I made this post about two years ago. It's been really useful to me, and over the years I've added more commands. These are all the things that make emacs a joy and a horror for clojure editing for me.
Emacs is weird. I often hate it for how much it distracts me from what I'm actually trying to do. And yet when I try to use any other editor, I find myself missing emacs features so much that I end up going back to it. And the more you learn about it, the more addicted you get.
I think that there are fundamental usability mistakes in emacs, mostly to do with its habit of rearranging your windows. It was a great relief when I found out that you can store the window arrangement in a register, and then create a key that says 'put it all back! (you bastard)'. I dream of an editor as powerful as emacs but with a sanely designed UI that obeys modern conventions.
In a very real sense, an editor that is to emacs as clojure is to common lisp. What would be wonderful is if it lived in clojure's standard library like idle does for python.

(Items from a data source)
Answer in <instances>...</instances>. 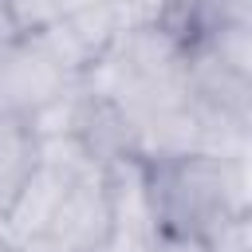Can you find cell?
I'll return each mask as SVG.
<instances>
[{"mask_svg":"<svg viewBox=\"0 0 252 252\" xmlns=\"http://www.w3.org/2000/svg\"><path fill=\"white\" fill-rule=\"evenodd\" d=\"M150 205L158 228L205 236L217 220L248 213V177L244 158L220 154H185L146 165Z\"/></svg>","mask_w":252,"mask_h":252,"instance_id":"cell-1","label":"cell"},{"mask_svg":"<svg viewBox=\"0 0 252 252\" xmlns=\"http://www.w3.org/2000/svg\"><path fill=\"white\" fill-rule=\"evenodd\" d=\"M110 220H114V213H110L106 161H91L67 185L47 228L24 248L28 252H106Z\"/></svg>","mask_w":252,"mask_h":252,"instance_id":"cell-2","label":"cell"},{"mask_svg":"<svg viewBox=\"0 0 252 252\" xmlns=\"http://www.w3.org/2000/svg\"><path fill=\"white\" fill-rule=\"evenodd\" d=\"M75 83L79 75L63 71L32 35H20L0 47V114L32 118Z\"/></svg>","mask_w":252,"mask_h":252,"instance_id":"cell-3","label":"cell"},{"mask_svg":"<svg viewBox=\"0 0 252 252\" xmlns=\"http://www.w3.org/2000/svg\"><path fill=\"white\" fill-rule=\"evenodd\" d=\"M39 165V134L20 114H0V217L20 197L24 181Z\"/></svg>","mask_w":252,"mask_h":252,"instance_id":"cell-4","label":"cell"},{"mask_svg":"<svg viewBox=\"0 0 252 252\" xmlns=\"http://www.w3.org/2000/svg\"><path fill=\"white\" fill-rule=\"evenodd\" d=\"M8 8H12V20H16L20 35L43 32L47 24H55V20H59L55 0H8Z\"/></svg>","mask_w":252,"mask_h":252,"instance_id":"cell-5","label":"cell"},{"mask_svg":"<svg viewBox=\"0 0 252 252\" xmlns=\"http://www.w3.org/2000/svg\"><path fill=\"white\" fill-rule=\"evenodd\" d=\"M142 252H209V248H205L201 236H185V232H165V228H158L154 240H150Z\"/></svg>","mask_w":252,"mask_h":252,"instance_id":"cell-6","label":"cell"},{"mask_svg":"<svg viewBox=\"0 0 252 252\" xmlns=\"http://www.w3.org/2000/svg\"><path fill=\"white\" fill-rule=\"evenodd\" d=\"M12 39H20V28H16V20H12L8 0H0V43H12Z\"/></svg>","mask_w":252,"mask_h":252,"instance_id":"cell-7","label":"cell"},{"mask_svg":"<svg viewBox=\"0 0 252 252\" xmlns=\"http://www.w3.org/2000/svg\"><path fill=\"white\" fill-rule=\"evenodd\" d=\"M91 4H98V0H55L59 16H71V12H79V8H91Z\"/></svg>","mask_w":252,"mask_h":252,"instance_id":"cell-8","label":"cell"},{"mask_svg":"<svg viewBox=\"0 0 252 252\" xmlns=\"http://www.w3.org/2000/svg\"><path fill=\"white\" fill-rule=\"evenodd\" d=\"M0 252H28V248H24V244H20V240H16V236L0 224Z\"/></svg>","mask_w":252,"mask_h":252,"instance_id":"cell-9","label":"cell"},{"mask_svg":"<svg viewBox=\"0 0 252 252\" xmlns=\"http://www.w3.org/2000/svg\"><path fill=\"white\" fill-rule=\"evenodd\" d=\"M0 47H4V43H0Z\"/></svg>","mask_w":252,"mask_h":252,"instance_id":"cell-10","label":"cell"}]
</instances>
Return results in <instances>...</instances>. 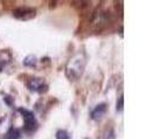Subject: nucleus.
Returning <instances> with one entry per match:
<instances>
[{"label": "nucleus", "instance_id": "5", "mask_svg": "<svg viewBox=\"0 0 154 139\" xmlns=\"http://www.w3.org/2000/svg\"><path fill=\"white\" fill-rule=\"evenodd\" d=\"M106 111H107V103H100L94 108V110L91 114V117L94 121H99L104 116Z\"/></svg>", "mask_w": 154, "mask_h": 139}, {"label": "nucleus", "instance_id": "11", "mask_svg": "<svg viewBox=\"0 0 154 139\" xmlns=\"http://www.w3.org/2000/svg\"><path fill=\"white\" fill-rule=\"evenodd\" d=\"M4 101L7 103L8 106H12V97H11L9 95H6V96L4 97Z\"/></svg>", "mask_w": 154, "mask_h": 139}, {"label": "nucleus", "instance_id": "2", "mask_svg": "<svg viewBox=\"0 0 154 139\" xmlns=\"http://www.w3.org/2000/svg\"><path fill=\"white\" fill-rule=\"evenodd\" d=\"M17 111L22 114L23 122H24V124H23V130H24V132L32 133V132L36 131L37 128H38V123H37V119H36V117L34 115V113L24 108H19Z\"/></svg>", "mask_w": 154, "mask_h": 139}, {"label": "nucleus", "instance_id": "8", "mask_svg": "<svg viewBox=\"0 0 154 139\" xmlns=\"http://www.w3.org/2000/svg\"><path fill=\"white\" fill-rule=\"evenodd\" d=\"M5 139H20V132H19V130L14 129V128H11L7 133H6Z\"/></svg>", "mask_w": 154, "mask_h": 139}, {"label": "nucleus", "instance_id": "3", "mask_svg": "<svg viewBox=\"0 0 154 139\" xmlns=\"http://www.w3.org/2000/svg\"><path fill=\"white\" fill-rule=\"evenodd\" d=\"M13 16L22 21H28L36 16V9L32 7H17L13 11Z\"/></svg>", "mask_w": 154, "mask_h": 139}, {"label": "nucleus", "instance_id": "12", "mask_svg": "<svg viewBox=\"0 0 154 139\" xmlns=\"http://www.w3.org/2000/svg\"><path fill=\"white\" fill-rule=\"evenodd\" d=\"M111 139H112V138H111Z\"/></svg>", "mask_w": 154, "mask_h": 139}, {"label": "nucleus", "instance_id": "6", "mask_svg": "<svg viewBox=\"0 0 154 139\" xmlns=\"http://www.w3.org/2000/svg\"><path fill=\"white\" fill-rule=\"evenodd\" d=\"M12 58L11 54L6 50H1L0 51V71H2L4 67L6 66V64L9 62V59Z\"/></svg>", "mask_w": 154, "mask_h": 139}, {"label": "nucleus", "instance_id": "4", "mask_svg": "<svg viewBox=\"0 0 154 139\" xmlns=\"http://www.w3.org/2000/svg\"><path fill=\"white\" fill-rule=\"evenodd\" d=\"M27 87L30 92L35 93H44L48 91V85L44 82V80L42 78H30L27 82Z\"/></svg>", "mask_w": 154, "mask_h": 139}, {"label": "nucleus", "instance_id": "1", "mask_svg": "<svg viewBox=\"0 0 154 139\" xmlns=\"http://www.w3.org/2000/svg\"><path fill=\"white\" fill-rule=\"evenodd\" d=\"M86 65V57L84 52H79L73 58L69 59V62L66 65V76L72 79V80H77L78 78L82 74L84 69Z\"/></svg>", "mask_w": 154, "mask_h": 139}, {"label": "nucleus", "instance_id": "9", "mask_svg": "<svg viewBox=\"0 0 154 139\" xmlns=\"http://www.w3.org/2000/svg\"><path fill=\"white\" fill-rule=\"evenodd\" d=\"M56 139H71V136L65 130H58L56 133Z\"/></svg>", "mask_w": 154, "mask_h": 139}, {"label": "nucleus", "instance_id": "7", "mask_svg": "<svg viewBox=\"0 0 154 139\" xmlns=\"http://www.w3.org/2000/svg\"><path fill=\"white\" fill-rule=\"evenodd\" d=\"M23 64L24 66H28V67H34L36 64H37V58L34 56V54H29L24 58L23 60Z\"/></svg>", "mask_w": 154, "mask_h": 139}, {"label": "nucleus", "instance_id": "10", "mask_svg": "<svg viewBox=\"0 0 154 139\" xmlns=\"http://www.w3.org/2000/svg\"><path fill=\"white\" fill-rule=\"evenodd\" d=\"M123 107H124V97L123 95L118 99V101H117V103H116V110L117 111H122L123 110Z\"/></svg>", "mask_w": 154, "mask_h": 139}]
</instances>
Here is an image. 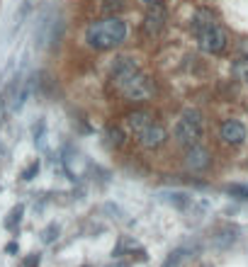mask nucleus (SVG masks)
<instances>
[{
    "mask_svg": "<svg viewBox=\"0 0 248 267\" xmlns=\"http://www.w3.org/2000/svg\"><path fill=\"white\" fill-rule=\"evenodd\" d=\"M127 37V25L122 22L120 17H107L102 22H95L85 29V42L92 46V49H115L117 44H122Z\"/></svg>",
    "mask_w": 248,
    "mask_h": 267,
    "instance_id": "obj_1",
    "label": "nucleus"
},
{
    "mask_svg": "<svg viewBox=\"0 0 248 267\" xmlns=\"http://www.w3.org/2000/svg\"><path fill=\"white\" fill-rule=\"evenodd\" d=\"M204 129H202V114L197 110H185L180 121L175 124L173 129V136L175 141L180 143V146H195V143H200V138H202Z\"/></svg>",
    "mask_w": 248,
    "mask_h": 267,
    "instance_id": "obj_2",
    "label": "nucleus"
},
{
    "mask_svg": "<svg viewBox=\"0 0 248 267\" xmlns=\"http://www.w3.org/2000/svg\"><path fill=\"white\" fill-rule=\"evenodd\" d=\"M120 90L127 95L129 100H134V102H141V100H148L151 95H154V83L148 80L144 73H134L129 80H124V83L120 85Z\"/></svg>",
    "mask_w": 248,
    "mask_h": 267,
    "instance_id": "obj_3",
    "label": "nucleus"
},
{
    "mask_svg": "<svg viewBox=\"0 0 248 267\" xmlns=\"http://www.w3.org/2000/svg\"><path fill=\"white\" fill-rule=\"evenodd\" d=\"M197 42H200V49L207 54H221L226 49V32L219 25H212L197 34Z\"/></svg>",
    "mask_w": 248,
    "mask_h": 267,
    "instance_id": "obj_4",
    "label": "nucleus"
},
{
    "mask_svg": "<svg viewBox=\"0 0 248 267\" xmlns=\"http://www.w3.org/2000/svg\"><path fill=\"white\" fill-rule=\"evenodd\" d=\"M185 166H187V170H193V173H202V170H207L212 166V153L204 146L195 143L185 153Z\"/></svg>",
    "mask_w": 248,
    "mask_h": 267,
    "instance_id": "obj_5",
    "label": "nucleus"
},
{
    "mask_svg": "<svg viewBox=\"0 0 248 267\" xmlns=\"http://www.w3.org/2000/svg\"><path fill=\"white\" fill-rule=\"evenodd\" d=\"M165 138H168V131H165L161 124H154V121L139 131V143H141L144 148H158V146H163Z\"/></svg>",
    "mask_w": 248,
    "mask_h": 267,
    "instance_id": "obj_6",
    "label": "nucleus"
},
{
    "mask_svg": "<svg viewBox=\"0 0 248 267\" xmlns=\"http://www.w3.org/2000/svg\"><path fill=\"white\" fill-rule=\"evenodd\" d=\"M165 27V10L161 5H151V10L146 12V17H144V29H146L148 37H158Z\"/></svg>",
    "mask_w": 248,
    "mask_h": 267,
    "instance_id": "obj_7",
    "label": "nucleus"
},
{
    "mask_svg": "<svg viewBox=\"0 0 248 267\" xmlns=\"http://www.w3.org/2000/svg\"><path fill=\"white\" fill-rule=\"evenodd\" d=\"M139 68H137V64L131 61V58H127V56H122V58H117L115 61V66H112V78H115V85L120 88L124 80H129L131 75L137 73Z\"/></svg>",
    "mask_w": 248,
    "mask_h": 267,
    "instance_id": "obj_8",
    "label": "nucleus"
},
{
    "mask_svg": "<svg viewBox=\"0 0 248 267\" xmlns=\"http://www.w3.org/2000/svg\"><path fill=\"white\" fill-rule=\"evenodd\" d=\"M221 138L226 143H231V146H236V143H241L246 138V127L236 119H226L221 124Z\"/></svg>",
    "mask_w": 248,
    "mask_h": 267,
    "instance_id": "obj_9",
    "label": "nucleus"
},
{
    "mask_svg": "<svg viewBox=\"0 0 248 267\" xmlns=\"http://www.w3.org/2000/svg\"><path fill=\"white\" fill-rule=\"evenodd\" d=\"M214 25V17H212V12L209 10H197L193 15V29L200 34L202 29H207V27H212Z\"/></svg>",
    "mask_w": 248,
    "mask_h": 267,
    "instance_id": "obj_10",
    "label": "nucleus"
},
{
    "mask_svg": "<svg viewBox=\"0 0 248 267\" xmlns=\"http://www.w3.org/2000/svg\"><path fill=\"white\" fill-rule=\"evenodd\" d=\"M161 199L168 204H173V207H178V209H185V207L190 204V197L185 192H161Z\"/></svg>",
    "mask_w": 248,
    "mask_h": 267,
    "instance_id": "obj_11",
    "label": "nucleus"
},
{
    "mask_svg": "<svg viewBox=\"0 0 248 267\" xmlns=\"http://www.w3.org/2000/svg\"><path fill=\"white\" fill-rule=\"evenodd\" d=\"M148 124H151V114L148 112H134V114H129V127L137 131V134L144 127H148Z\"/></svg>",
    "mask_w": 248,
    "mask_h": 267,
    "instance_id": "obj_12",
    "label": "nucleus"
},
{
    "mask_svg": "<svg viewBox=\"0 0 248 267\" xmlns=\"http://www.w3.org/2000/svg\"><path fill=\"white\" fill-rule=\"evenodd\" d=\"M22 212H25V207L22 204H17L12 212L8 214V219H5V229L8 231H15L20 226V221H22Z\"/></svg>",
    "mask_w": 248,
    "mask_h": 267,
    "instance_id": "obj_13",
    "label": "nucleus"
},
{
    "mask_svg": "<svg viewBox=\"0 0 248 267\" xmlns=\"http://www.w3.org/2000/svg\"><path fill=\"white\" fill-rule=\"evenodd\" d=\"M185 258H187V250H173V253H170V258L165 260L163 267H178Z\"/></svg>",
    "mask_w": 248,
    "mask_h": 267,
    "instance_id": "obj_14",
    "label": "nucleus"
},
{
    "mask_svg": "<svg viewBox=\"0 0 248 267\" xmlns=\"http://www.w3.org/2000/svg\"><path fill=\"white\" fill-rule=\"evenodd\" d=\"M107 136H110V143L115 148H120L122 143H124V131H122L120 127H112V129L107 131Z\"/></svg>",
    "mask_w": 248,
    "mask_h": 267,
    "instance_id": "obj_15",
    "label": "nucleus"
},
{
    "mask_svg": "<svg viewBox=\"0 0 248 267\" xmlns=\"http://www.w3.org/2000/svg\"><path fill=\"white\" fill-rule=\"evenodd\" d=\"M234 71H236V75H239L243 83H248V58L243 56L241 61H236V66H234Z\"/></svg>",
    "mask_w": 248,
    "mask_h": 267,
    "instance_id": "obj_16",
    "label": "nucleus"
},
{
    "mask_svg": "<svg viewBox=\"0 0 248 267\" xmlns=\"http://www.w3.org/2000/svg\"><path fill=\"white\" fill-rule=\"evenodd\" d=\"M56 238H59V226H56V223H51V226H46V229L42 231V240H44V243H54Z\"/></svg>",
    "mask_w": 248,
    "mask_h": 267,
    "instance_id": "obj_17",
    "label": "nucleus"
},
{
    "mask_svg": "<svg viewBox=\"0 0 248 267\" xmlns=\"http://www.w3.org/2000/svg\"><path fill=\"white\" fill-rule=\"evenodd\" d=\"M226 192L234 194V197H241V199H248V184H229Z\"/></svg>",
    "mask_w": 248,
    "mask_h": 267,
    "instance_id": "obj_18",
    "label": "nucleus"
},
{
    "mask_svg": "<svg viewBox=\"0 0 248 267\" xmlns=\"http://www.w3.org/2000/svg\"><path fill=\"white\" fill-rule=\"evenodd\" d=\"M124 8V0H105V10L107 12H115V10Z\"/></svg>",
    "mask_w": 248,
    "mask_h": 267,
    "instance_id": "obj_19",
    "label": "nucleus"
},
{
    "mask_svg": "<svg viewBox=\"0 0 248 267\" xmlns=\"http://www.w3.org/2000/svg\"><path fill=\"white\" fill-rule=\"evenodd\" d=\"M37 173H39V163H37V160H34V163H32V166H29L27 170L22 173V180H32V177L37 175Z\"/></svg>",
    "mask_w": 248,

> [Given task 1] Name every programming language mentioned in the emacs post.
> [Given task 2] Continue the emacs post from its final sentence.

> [Answer 1] clojure, common lisp, python

> [Answer 2]
On the other hand, having got the hang of emacs for clojure editing, it very rarely distracts me these days, and in that mode it's a pure joy. I wouldn't use any other tool. It mainly drives me up the wall now when I'm trying to use it to program in some other language.
(Latest:
It was an even greater relief when I found winner-mode, which gives you
a key for 'put them back the way they were just now, you stupid
bastard'. In fact it gives you an undo history. I've been using that
for a while now, and it's great.
I do wonder if the very fact that you can eventually hack the damned thing around so much that it stops being annoying is what has prevented people from starting the programmable editor project again from scratch but starting with something a bit more modern. )
the Editor for Middle Aged Computer Scientists
Is a very good way of editing Clojure, once you have slime and swank installed.
However, the key combinations don't stay in the brain very well if you don't use it all the time, so I thought I'd write down my favourite keys for Clojure editing whilst I'm using it every day, to serve as a cheat sheet for others, and for me in a few months time.
General Editing Keys
C-h m
describe the mode you're in
C-/
Incomprehensible undo
C-w cut
M-w copy
C-y paste
M-y paste the next most recent thing instead
C-x 0 kill this window
C-x 1 make this window the only window
C-x 2
C-x 3 split the window (vertically and horizontally)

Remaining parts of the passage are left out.